# prepared Statements



## noisebreath (20. Jan 2009)

hi 

bin grad über prepared statements gestolpert. ist ja ne gute sache wies scheint, aber ich hätte da mal ne frage:
wann würde es denn keinen sinn machen prepared statements zu machen und bei einfachen statements zu bleiben?

greez


----------



## Gelöschtes Mitglied 5909 (20. Jan 2009)

ich behaupte mal nie


----------



## Ebenius (20. Jan 2009)

raiL hat gesagt.:
			
		

> ich behaupte mal nie


Ich nicht. PreparedStatements sollte man immer dann nutzen, wenn
die gleiche Query häufig benutzt wird.

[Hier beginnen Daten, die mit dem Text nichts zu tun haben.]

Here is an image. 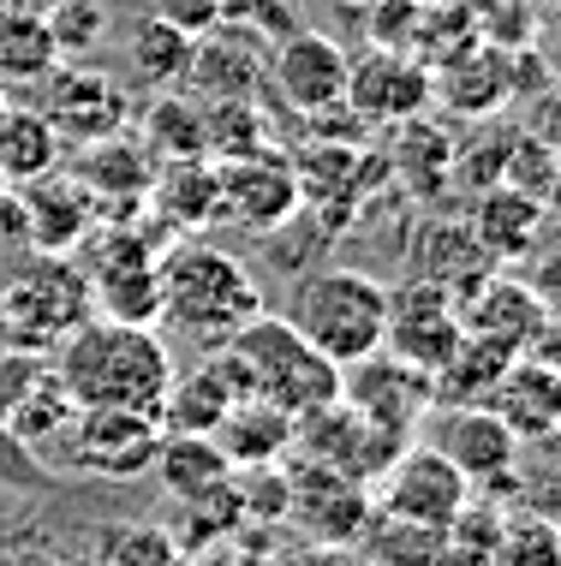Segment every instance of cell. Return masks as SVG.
Masks as SVG:
<instances>
[{
    "label": "cell",
    "instance_id": "d6a6232c",
    "mask_svg": "<svg viewBox=\"0 0 561 566\" xmlns=\"http://www.w3.org/2000/svg\"><path fill=\"white\" fill-rule=\"evenodd\" d=\"M197 119H204V156L227 161V156H251V149L276 144L257 114V102H197Z\"/></svg>",
    "mask_w": 561,
    "mask_h": 566
},
{
    "label": "cell",
    "instance_id": "ba28073f",
    "mask_svg": "<svg viewBox=\"0 0 561 566\" xmlns=\"http://www.w3.org/2000/svg\"><path fill=\"white\" fill-rule=\"evenodd\" d=\"M216 191H221V221H239L251 233H281L299 216V179L293 161L276 144L251 149V156H227L216 161Z\"/></svg>",
    "mask_w": 561,
    "mask_h": 566
},
{
    "label": "cell",
    "instance_id": "52a82bcc",
    "mask_svg": "<svg viewBox=\"0 0 561 566\" xmlns=\"http://www.w3.org/2000/svg\"><path fill=\"white\" fill-rule=\"evenodd\" d=\"M84 286L90 311L114 316V323H156L162 311V256L149 251L138 233H126V221H108V233L84 244Z\"/></svg>",
    "mask_w": 561,
    "mask_h": 566
},
{
    "label": "cell",
    "instance_id": "6da1fadb",
    "mask_svg": "<svg viewBox=\"0 0 561 566\" xmlns=\"http://www.w3.org/2000/svg\"><path fill=\"white\" fill-rule=\"evenodd\" d=\"M54 376L66 381L72 406H138L156 411L174 381V352L149 323L84 316L54 346Z\"/></svg>",
    "mask_w": 561,
    "mask_h": 566
},
{
    "label": "cell",
    "instance_id": "4dcf8cb0",
    "mask_svg": "<svg viewBox=\"0 0 561 566\" xmlns=\"http://www.w3.org/2000/svg\"><path fill=\"white\" fill-rule=\"evenodd\" d=\"M72 411H79V406H72L66 381H60V376H54V364L42 358V370L24 381V394H19V400H12V411H7V430L19 436L24 448H37V453H42L60 430H66Z\"/></svg>",
    "mask_w": 561,
    "mask_h": 566
},
{
    "label": "cell",
    "instance_id": "9a60e30c",
    "mask_svg": "<svg viewBox=\"0 0 561 566\" xmlns=\"http://www.w3.org/2000/svg\"><path fill=\"white\" fill-rule=\"evenodd\" d=\"M263 78H276L281 102L293 114H329V108H341L346 54H341V42L323 36V30H287L281 49L269 54Z\"/></svg>",
    "mask_w": 561,
    "mask_h": 566
},
{
    "label": "cell",
    "instance_id": "8d00e7d4",
    "mask_svg": "<svg viewBox=\"0 0 561 566\" xmlns=\"http://www.w3.org/2000/svg\"><path fill=\"white\" fill-rule=\"evenodd\" d=\"M149 12L168 19L174 30H186V36H209L221 24V0H149Z\"/></svg>",
    "mask_w": 561,
    "mask_h": 566
},
{
    "label": "cell",
    "instance_id": "7c38bea8",
    "mask_svg": "<svg viewBox=\"0 0 561 566\" xmlns=\"http://www.w3.org/2000/svg\"><path fill=\"white\" fill-rule=\"evenodd\" d=\"M460 304H454V293H443V286L430 281H406L401 293H388V328H383V352H394V358L418 364V370H443V364L460 352Z\"/></svg>",
    "mask_w": 561,
    "mask_h": 566
},
{
    "label": "cell",
    "instance_id": "60d3db41",
    "mask_svg": "<svg viewBox=\"0 0 561 566\" xmlns=\"http://www.w3.org/2000/svg\"><path fill=\"white\" fill-rule=\"evenodd\" d=\"M216 566H281V560L263 555V548H239V555H221Z\"/></svg>",
    "mask_w": 561,
    "mask_h": 566
},
{
    "label": "cell",
    "instance_id": "4fadbf2b",
    "mask_svg": "<svg viewBox=\"0 0 561 566\" xmlns=\"http://www.w3.org/2000/svg\"><path fill=\"white\" fill-rule=\"evenodd\" d=\"M460 334L502 358L543 352L550 346V298H538L520 281H484L460 298Z\"/></svg>",
    "mask_w": 561,
    "mask_h": 566
},
{
    "label": "cell",
    "instance_id": "f1b7e54d",
    "mask_svg": "<svg viewBox=\"0 0 561 566\" xmlns=\"http://www.w3.org/2000/svg\"><path fill=\"white\" fill-rule=\"evenodd\" d=\"M60 66L37 7H0V84H42Z\"/></svg>",
    "mask_w": 561,
    "mask_h": 566
},
{
    "label": "cell",
    "instance_id": "603a6c76",
    "mask_svg": "<svg viewBox=\"0 0 561 566\" xmlns=\"http://www.w3.org/2000/svg\"><path fill=\"white\" fill-rule=\"evenodd\" d=\"M472 239L484 244L490 263H520L526 251L543 239V203L513 186H490L472 209Z\"/></svg>",
    "mask_w": 561,
    "mask_h": 566
},
{
    "label": "cell",
    "instance_id": "2e32d148",
    "mask_svg": "<svg viewBox=\"0 0 561 566\" xmlns=\"http://www.w3.org/2000/svg\"><path fill=\"white\" fill-rule=\"evenodd\" d=\"M472 489H502L520 465V441L490 406H460L454 418H443V430L430 441Z\"/></svg>",
    "mask_w": 561,
    "mask_h": 566
},
{
    "label": "cell",
    "instance_id": "ab89813d",
    "mask_svg": "<svg viewBox=\"0 0 561 566\" xmlns=\"http://www.w3.org/2000/svg\"><path fill=\"white\" fill-rule=\"evenodd\" d=\"M0 244H24V197H19V186L0 191Z\"/></svg>",
    "mask_w": 561,
    "mask_h": 566
},
{
    "label": "cell",
    "instance_id": "9c48e42d",
    "mask_svg": "<svg viewBox=\"0 0 561 566\" xmlns=\"http://www.w3.org/2000/svg\"><path fill=\"white\" fill-rule=\"evenodd\" d=\"M341 406H353L359 418L383 423L394 436H413L418 418L436 406V388H430V370L394 358V352H371V358L341 370Z\"/></svg>",
    "mask_w": 561,
    "mask_h": 566
},
{
    "label": "cell",
    "instance_id": "8fae6325",
    "mask_svg": "<svg viewBox=\"0 0 561 566\" xmlns=\"http://www.w3.org/2000/svg\"><path fill=\"white\" fill-rule=\"evenodd\" d=\"M376 501L365 483L341 478L329 465H299L287 471V525H299L305 543H359L371 525Z\"/></svg>",
    "mask_w": 561,
    "mask_h": 566
},
{
    "label": "cell",
    "instance_id": "3957f363",
    "mask_svg": "<svg viewBox=\"0 0 561 566\" xmlns=\"http://www.w3.org/2000/svg\"><path fill=\"white\" fill-rule=\"evenodd\" d=\"M221 352H227V364H233L246 400L276 406L293 423L341 400V364H329L316 346L299 340V328L287 323V316L257 311L239 334H227Z\"/></svg>",
    "mask_w": 561,
    "mask_h": 566
},
{
    "label": "cell",
    "instance_id": "4316f807",
    "mask_svg": "<svg viewBox=\"0 0 561 566\" xmlns=\"http://www.w3.org/2000/svg\"><path fill=\"white\" fill-rule=\"evenodd\" d=\"M60 167V132L42 108H0V186H30V179Z\"/></svg>",
    "mask_w": 561,
    "mask_h": 566
},
{
    "label": "cell",
    "instance_id": "5b68a950",
    "mask_svg": "<svg viewBox=\"0 0 561 566\" xmlns=\"http://www.w3.org/2000/svg\"><path fill=\"white\" fill-rule=\"evenodd\" d=\"M162 448V418L156 411H138V406H79L66 418L42 453H54L60 465L84 471V478H102V483H126V478H144L149 459Z\"/></svg>",
    "mask_w": 561,
    "mask_h": 566
},
{
    "label": "cell",
    "instance_id": "cb8c5ba5",
    "mask_svg": "<svg viewBox=\"0 0 561 566\" xmlns=\"http://www.w3.org/2000/svg\"><path fill=\"white\" fill-rule=\"evenodd\" d=\"M149 209L174 227H209L221 221V191H216V161L186 156V161H156L149 179Z\"/></svg>",
    "mask_w": 561,
    "mask_h": 566
},
{
    "label": "cell",
    "instance_id": "30bf717a",
    "mask_svg": "<svg viewBox=\"0 0 561 566\" xmlns=\"http://www.w3.org/2000/svg\"><path fill=\"white\" fill-rule=\"evenodd\" d=\"M466 501H472V483H466L436 448H413V441H406L401 459L383 471V501H376V513L406 518V525L448 531Z\"/></svg>",
    "mask_w": 561,
    "mask_h": 566
},
{
    "label": "cell",
    "instance_id": "83f0119b",
    "mask_svg": "<svg viewBox=\"0 0 561 566\" xmlns=\"http://www.w3.org/2000/svg\"><path fill=\"white\" fill-rule=\"evenodd\" d=\"M149 471H162V483H168L179 501H191V495H204V489H216L221 478H233V465H227V453L216 448V436H179V430H162V448L149 459Z\"/></svg>",
    "mask_w": 561,
    "mask_h": 566
},
{
    "label": "cell",
    "instance_id": "d6986e66",
    "mask_svg": "<svg viewBox=\"0 0 561 566\" xmlns=\"http://www.w3.org/2000/svg\"><path fill=\"white\" fill-rule=\"evenodd\" d=\"M239 400H246V388H239L227 352L209 346L204 364L174 370L168 394H162V406H156V418H162V430H179V436H216V423H221Z\"/></svg>",
    "mask_w": 561,
    "mask_h": 566
},
{
    "label": "cell",
    "instance_id": "44dd1931",
    "mask_svg": "<svg viewBox=\"0 0 561 566\" xmlns=\"http://www.w3.org/2000/svg\"><path fill=\"white\" fill-rule=\"evenodd\" d=\"M19 197H24V239L42 256H72L90 239V191L79 179L42 174L30 186H19Z\"/></svg>",
    "mask_w": 561,
    "mask_h": 566
},
{
    "label": "cell",
    "instance_id": "d4e9b609",
    "mask_svg": "<svg viewBox=\"0 0 561 566\" xmlns=\"http://www.w3.org/2000/svg\"><path fill=\"white\" fill-rule=\"evenodd\" d=\"M216 448L227 453L233 471H251V465H276L281 448H293V418L263 400H239L227 418L216 423Z\"/></svg>",
    "mask_w": 561,
    "mask_h": 566
},
{
    "label": "cell",
    "instance_id": "e0dca14e",
    "mask_svg": "<svg viewBox=\"0 0 561 566\" xmlns=\"http://www.w3.org/2000/svg\"><path fill=\"white\" fill-rule=\"evenodd\" d=\"M263 72H269V60L257 54V42L246 30L216 24L209 36L191 42V66H186V78H179V90H186L191 102H257Z\"/></svg>",
    "mask_w": 561,
    "mask_h": 566
},
{
    "label": "cell",
    "instance_id": "277c9868",
    "mask_svg": "<svg viewBox=\"0 0 561 566\" xmlns=\"http://www.w3.org/2000/svg\"><path fill=\"white\" fill-rule=\"evenodd\" d=\"M287 323L299 328L305 346H316L329 364L346 370V364L383 352L388 286L365 269H311L287 298Z\"/></svg>",
    "mask_w": 561,
    "mask_h": 566
},
{
    "label": "cell",
    "instance_id": "ac0fdd59",
    "mask_svg": "<svg viewBox=\"0 0 561 566\" xmlns=\"http://www.w3.org/2000/svg\"><path fill=\"white\" fill-rule=\"evenodd\" d=\"M424 102H430V78H424V66H413V60H401V54L346 60L341 108H353V119H365V126H401Z\"/></svg>",
    "mask_w": 561,
    "mask_h": 566
},
{
    "label": "cell",
    "instance_id": "1f68e13d",
    "mask_svg": "<svg viewBox=\"0 0 561 566\" xmlns=\"http://www.w3.org/2000/svg\"><path fill=\"white\" fill-rule=\"evenodd\" d=\"M138 144L156 161L204 156V119H197V102L191 96H174V90H156V102H149V114H144V137H138Z\"/></svg>",
    "mask_w": 561,
    "mask_h": 566
},
{
    "label": "cell",
    "instance_id": "d590c367",
    "mask_svg": "<svg viewBox=\"0 0 561 566\" xmlns=\"http://www.w3.org/2000/svg\"><path fill=\"white\" fill-rule=\"evenodd\" d=\"M102 566H191L168 525H114L102 537Z\"/></svg>",
    "mask_w": 561,
    "mask_h": 566
},
{
    "label": "cell",
    "instance_id": "7402d4cb",
    "mask_svg": "<svg viewBox=\"0 0 561 566\" xmlns=\"http://www.w3.org/2000/svg\"><path fill=\"white\" fill-rule=\"evenodd\" d=\"M79 186L90 191V203H108V209H126V203H144L149 197V179H156V156L144 144H132L126 132L114 137H96L84 144V161H79Z\"/></svg>",
    "mask_w": 561,
    "mask_h": 566
},
{
    "label": "cell",
    "instance_id": "b9f144b4",
    "mask_svg": "<svg viewBox=\"0 0 561 566\" xmlns=\"http://www.w3.org/2000/svg\"><path fill=\"white\" fill-rule=\"evenodd\" d=\"M0 7H37V0H0Z\"/></svg>",
    "mask_w": 561,
    "mask_h": 566
},
{
    "label": "cell",
    "instance_id": "ffe728a7",
    "mask_svg": "<svg viewBox=\"0 0 561 566\" xmlns=\"http://www.w3.org/2000/svg\"><path fill=\"white\" fill-rule=\"evenodd\" d=\"M496 418L513 430V441H550L555 436V406H561V381H555V364H550V346L543 352H526V358H513L502 376H496L490 400Z\"/></svg>",
    "mask_w": 561,
    "mask_h": 566
},
{
    "label": "cell",
    "instance_id": "484cf974",
    "mask_svg": "<svg viewBox=\"0 0 561 566\" xmlns=\"http://www.w3.org/2000/svg\"><path fill=\"white\" fill-rule=\"evenodd\" d=\"M191 42L186 30H174L168 19H156V12H144V19H132L126 30V78L144 84V90H179L191 66Z\"/></svg>",
    "mask_w": 561,
    "mask_h": 566
},
{
    "label": "cell",
    "instance_id": "f546056e",
    "mask_svg": "<svg viewBox=\"0 0 561 566\" xmlns=\"http://www.w3.org/2000/svg\"><path fill=\"white\" fill-rule=\"evenodd\" d=\"M359 560L365 566H448V531L371 513L365 537H359Z\"/></svg>",
    "mask_w": 561,
    "mask_h": 566
},
{
    "label": "cell",
    "instance_id": "74e56055",
    "mask_svg": "<svg viewBox=\"0 0 561 566\" xmlns=\"http://www.w3.org/2000/svg\"><path fill=\"white\" fill-rule=\"evenodd\" d=\"M42 370V358L37 352H24V346H7L0 352V423H7V411H12V400L24 394V381Z\"/></svg>",
    "mask_w": 561,
    "mask_h": 566
},
{
    "label": "cell",
    "instance_id": "e575fe53",
    "mask_svg": "<svg viewBox=\"0 0 561 566\" xmlns=\"http://www.w3.org/2000/svg\"><path fill=\"white\" fill-rule=\"evenodd\" d=\"M496 566H555L561 560V531L555 518L532 507V513H508L502 531H496V548H490Z\"/></svg>",
    "mask_w": 561,
    "mask_h": 566
},
{
    "label": "cell",
    "instance_id": "5bb4252c",
    "mask_svg": "<svg viewBox=\"0 0 561 566\" xmlns=\"http://www.w3.org/2000/svg\"><path fill=\"white\" fill-rule=\"evenodd\" d=\"M49 126L60 132V144H96V137L126 132L132 96L114 72H90L84 60H60L49 72Z\"/></svg>",
    "mask_w": 561,
    "mask_h": 566
},
{
    "label": "cell",
    "instance_id": "836d02e7",
    "mask_svg": "<svg viewBox=\"0 0 561 566\" xmlns=\"http://www.w3.org/2000/svg\"><path fill=\"white\" fill-rule=\"evenodd\" d=\"M42 24H49V42L60 60H84L102 49L108 36V7L102 0H42Z\"/></svg>",
    "mask_w": 561,
    "mask_h": 566
},
{
    "label": "cell",
    "instance_id": "8992f818",
    "mask_svg": "<svg viewBox=\"0 0 561 566\" xmlns=\"http://www.w3.org/2000/svg\"><path fill=\"white\" fill-rule=\"evenodd\" d=\"M84 316H96L90 311V286H84V269L66 263V256H42L37 251V269H24L19 281L0 293L7 340L37 352V358H49Z\"/></svg>",
    "mask_w": 561,
    "mask_h": 566
},
{
    "label": "cell",
    "instance_id": "7a4b0ae2",
    "mask_svg": "<svg viewBox=\"0 0 561 566\" xmlns=\"http://www.w3.org/2000/svg\"><path fill=\"white\" fill-rule=\"evenodd\" d=\"M263 311V286L257 274L239 263L221 244H174L162 256V311L156 323H168L174 334H186L191 346H221L227 334H239L251 316Z\"/></svg>",
    "mask_w": 561,
    "mask_h": 566
},
{
    "label": "cell",
    "instance_id": "f35d334b",
    "mask_svg": "<svg viewBox=\"0 0 561 566\" xmlns=\"http://www.w3.org/2000/svg\"><path fill=\"white\" fill-rule=\"evenodd\" d=\"M281 566H365L359 543H299V555H287Z\"/></svg>",
    "mask_w": 561,
    "mask_h": 566
}]
</instances>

Das spart der Datenbank den Aufwand, die Anfrage zu parsen.
parametrisierte Abfragen gemacht werden sollen. In diesem Fall macht sich der Nutzen von PreparedStatements deutlich bemerkbar.

Ansonsten ist es meist egal. Bei Netzverbindungen mit hohen Latenzen wird eine einmalige Abfrage auf die Datenbank mit PreparedStatements sogar langsamer.

Ebenius


----------



## noisebreath (20. Jan 2009)

k danke


----------



## thE_29 (20. Jan 2009)

Oder wenn du mit Datum arbeiten musst, da fast jede DB das in einem anderen Format haben will!

Leider ist das Loggen nicht gerade das gelbe vom Ei, also habe ich hier so ne Art Logger geschrieben!

http://www.java-forum.org/de/viewtopic.php?t=71006
Er merkt sich halt einfach die Werte die du übergibst..


----------



## gladiator09 (27. Jan 2009)

ok danke, hab es jetzt umgeschrieben! das behebt mein unparseable-problem aber leider nicht *gg*

lg,
alex


----------



## Ebenius (27. Jan 2009)

Zurück nach hause, Source-Code posten...


----------